Getting started: Linear ODE inversion

In this example, we will use SimulationBasedInference in combination with the OrdinaryDiffEq package to recover the true parameter of a simple linear ordinary differential equation:

\[\frac{\partial u}{\partial t} = -\alpha u\]

Of course, this ODE has an analytical solution: $u(t) = u_0 e^{-\alpha t}$ which we could (more efficiently) use to define the inverse problem. However, in order to demonstrate the usage of SimulationBasedInference on dynamical systems more broadly, we will solve the problem using numerical methods.

Precompiling project...
  ✓ Unitful → InverseFunctionsUnitfulExt
  ✓ ComponentArrays → ComponentArraysGPUArraysExt
  ✓ Accessors → AccessorsUnitfulExt
  ✓ Interpolations → InterpolationsUnitfulExt
  4 dependencies successfully precompiled in 3 seconds. 474 already precompiled.
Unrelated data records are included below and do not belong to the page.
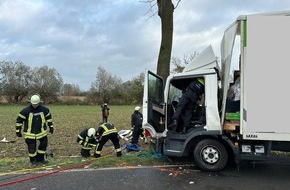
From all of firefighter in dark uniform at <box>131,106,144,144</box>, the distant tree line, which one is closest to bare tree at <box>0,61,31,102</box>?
the distant tree line

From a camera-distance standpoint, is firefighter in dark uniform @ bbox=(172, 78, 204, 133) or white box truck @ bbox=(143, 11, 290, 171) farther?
firefighter in dark uniform @ bbox=(172, 78, 204, 133)

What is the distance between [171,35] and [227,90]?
13.4ft

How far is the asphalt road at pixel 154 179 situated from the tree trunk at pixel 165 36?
3880mm

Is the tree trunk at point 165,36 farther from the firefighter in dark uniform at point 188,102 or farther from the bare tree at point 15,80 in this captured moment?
the bare tree at point 15,80

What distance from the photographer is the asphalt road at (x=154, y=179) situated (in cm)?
566

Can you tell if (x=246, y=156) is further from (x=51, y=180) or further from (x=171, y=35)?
(x=171, y=35)

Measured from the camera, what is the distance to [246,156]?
633cm

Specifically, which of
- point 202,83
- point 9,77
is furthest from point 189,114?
point 9,77

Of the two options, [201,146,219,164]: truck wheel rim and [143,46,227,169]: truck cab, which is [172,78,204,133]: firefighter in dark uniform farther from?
[201,146,219,164]: truck wheel rim

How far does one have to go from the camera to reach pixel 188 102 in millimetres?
6992

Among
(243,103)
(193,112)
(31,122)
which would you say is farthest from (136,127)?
(243,103)

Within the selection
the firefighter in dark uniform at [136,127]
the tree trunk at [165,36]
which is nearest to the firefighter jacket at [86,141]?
the firefighter in dark uniform at [136,127]

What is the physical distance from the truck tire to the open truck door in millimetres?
1139

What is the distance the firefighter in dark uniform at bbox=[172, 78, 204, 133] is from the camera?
687cm
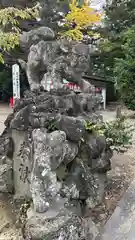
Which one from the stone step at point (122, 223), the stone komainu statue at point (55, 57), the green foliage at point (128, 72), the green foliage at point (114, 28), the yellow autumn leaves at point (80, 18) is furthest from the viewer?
the yellow autumn leaves at point (80, 18)

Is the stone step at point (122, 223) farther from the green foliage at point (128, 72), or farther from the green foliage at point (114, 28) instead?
the green foliage at point (114, 28)

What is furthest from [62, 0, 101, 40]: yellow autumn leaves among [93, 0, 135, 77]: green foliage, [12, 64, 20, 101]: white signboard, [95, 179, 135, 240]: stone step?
[95, 179, 135, 240]: stone step

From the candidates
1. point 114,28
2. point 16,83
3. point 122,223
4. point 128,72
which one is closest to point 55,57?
point 122,223

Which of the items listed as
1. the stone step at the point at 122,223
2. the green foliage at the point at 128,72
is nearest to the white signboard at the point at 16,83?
the green foliage at the point at 128,72

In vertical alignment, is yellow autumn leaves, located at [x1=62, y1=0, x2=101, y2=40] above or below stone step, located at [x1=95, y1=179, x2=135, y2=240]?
above

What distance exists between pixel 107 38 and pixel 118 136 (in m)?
9.40

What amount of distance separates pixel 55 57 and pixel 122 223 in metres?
2.43

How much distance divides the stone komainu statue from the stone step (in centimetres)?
183

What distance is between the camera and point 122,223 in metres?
3.58

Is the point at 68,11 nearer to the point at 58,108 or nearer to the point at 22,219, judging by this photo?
the point at 58,108

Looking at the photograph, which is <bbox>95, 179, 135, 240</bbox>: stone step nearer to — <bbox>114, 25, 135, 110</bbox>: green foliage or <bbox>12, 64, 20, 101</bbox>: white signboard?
<bbox>114, 25, 135, 110</bbox>: green foliage

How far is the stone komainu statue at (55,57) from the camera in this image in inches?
173

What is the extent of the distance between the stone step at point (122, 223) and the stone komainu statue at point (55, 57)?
6.01ft

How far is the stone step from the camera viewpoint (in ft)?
10.9
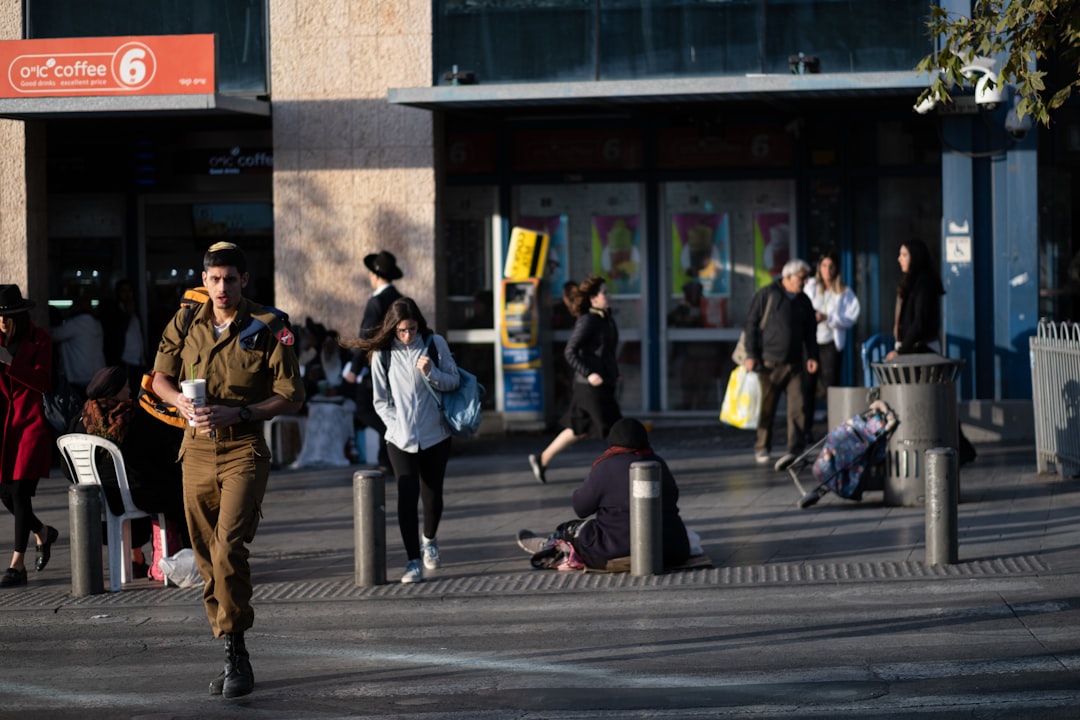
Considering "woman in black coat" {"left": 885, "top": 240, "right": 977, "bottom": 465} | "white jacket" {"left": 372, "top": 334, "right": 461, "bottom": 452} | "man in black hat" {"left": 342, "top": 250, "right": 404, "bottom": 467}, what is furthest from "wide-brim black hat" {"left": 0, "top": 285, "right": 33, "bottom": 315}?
"woman in black coat" {"left": 885, "top": 240, "right": 977, "bottom": 465}

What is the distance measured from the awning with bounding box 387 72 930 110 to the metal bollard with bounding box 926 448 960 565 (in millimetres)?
6481

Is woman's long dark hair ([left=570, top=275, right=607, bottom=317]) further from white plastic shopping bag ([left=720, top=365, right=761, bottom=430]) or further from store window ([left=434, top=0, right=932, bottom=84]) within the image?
store window ([left=434, top=0, right=932, bottom=84])

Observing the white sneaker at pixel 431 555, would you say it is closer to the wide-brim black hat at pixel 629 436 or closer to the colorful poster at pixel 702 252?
the wide-brim black hat at pixel 629 436

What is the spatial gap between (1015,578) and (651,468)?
2.11m

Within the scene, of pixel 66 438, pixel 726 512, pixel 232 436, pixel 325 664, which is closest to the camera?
pixel 232 436

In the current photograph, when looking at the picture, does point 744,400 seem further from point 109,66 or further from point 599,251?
point 109,66

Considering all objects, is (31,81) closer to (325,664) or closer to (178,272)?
(178,272)

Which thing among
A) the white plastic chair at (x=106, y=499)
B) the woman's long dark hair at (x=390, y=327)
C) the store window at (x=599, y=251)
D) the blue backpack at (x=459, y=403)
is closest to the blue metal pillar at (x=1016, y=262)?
the store window at (x=599, y=251)

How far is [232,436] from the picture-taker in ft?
23.4

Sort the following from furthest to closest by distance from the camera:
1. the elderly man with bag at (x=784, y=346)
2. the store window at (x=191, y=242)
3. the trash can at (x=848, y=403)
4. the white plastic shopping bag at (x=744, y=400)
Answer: the store window at (x=191, y=242)
the white plastic shopping bag at (x=744, y=400)
the elderly man with bag at (x=784, y=346)
the trash can at (x=848, y=403)

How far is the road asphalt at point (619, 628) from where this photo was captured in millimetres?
6785

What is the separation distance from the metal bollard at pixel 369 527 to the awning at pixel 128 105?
23.8 feet

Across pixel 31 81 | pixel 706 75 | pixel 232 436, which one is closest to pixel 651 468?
pixel 232 436

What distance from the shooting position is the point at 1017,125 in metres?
15.5
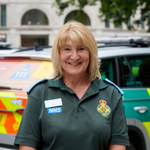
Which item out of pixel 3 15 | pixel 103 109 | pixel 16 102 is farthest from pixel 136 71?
pixel 3 15

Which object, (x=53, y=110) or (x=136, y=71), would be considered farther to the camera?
(x=136, y=71)

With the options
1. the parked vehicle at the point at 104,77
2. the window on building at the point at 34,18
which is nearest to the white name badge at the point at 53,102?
the parked vehicle at the point at 104,77

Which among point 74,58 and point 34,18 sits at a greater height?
point 34,18

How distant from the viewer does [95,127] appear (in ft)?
4.67

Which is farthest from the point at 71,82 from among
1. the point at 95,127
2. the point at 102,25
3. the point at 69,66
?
the point at 102,25

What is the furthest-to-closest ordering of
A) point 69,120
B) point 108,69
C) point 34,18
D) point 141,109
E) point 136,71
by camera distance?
point 34,18 < point 136,71 < point 108,69 < point 141,109 < point 69,120

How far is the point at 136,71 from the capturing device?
10.2ft

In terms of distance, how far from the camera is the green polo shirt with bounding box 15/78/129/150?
4.61 feet

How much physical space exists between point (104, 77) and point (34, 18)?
91.1 ft

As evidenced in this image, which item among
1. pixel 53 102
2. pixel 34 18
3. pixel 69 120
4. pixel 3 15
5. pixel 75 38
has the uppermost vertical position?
pixel 3 15

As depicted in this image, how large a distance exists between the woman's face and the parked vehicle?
1.05m

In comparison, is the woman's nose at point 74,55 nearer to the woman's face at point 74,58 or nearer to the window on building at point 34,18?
the woman's face at point 74,58

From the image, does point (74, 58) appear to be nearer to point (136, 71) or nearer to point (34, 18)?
point (136, 71)

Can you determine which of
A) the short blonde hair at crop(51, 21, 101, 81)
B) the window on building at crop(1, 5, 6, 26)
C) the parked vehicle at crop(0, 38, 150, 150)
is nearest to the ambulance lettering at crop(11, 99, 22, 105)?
the parked vehicle at crop(0, 38, 150, 150)
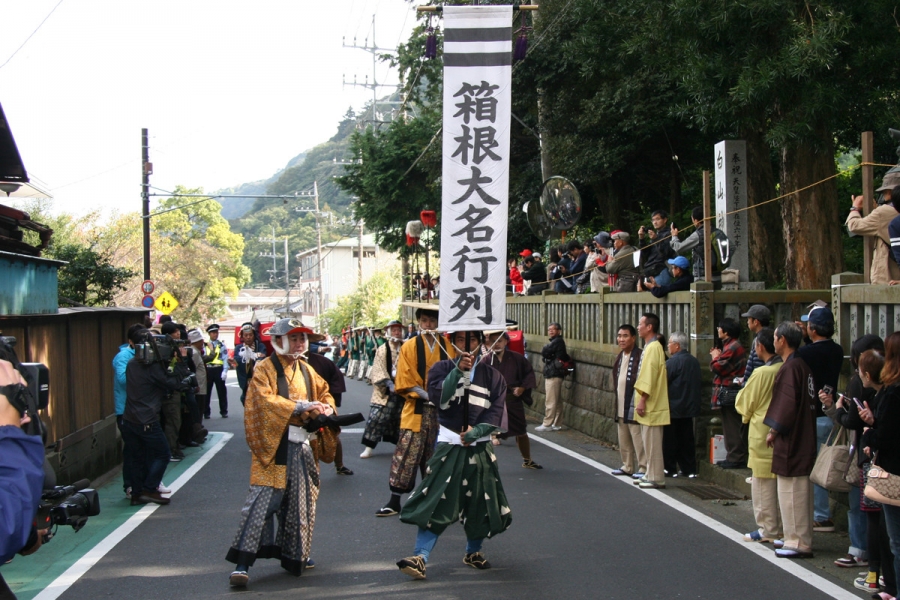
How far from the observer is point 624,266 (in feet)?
46.0

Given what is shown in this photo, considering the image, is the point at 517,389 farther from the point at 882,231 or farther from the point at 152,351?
the point at 882,231

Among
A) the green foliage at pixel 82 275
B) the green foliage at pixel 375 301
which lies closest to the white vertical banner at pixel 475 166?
the green foliage at pixel 82 275

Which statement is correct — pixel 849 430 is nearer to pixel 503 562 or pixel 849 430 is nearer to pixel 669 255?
pixel 503 562

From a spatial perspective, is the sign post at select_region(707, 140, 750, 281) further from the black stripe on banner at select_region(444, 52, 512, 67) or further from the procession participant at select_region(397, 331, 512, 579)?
the procession participant at select_region(397, 331, 512, 579)

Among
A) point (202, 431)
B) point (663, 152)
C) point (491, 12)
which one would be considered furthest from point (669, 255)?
point (663, 152)

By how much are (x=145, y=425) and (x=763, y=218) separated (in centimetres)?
1237

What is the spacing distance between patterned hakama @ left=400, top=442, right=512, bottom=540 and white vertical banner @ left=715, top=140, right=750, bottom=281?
678 cm

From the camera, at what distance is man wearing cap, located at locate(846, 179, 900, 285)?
771 centimetres

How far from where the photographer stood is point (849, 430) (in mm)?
6352

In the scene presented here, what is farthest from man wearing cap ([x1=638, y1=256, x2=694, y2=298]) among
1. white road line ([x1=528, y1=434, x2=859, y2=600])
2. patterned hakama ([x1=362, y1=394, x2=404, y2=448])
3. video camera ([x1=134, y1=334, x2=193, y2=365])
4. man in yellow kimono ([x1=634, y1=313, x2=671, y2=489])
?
video camera ([x1=134, y1=334, x2=193, y2=365])

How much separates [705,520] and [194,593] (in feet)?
14.7

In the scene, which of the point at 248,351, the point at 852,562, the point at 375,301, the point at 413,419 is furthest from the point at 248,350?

First, we load the necessary packages

using SimulationBasedInference
using OrdinaryDiffEq
using Plots, StatsPlots
import Random

extensions

using DynamicHMC

and then initialize a random number generator for reproducibility.

const rng = Random.MersenneTwister(1234);

Now, we will define our simple dynamical system using the general SciML problem interface:

ode_func(u,p,t) = -p[1]*u;
α_true = 0.2
ode_p = [α_true];
tspan = (0.0,10.0);
odeprob = ODEProblem(ode_func, [1.0], tspan, ode_p)
ODEProblem with uType Vector{Float64} and tType Float64. In-place: false
timespan: (0.0, 10.0)
u0: 1-element Vector{Float64}:
 1.0

To solve an inverse (or inference) problem with SimulationBasedInference, we must first define a forward problem. The forward problem consists of two components:

  1. A SciML problem type or forward map function $f: \Theta \mapsto \mathcal{U}$.
  2. One or more "observables" which define the observation operator that transforms the model state to

to something comparable to data.

In this case, we can simply define a function that extracts the current state from the ODE integrator. The SimulatorObservable(name, func, t0, tsave, coords) additionally takes an initial time point, a vector of observed time points, and a tuple specifying the shape or coordiantes of the observable at each time point. Here, (1,) indicates that the state is a one-dimensional vector.

dt = 0.2
tsave = tspan[begin]+dt:dt:tspan[end];
n_obs = length(tsave);
observable = ODEObservable(:y, odeprob, tsave, samplerate=0.01);
forward_prob = SimulatorForwardProblem(odeprob, observable)
SimulatorForwardProblem (ODEProblem) with 1 observables (:y,)

In order to set up our synthetic example, we need some data to condition on. For this example, we will generate the data by running the forward model and adding Gaussian noise.

ode_solver = Tsit5()
forward_sol = solve(forward_prob, ode_solver);
true_obs = get_observable(forward_sol, :y)
noise_scale = 0.05
noisy_obs = true_obs .+ noise_scale*randn(rng, n_obs);

Plot the resulting pseudo-observations vs. the ground truth.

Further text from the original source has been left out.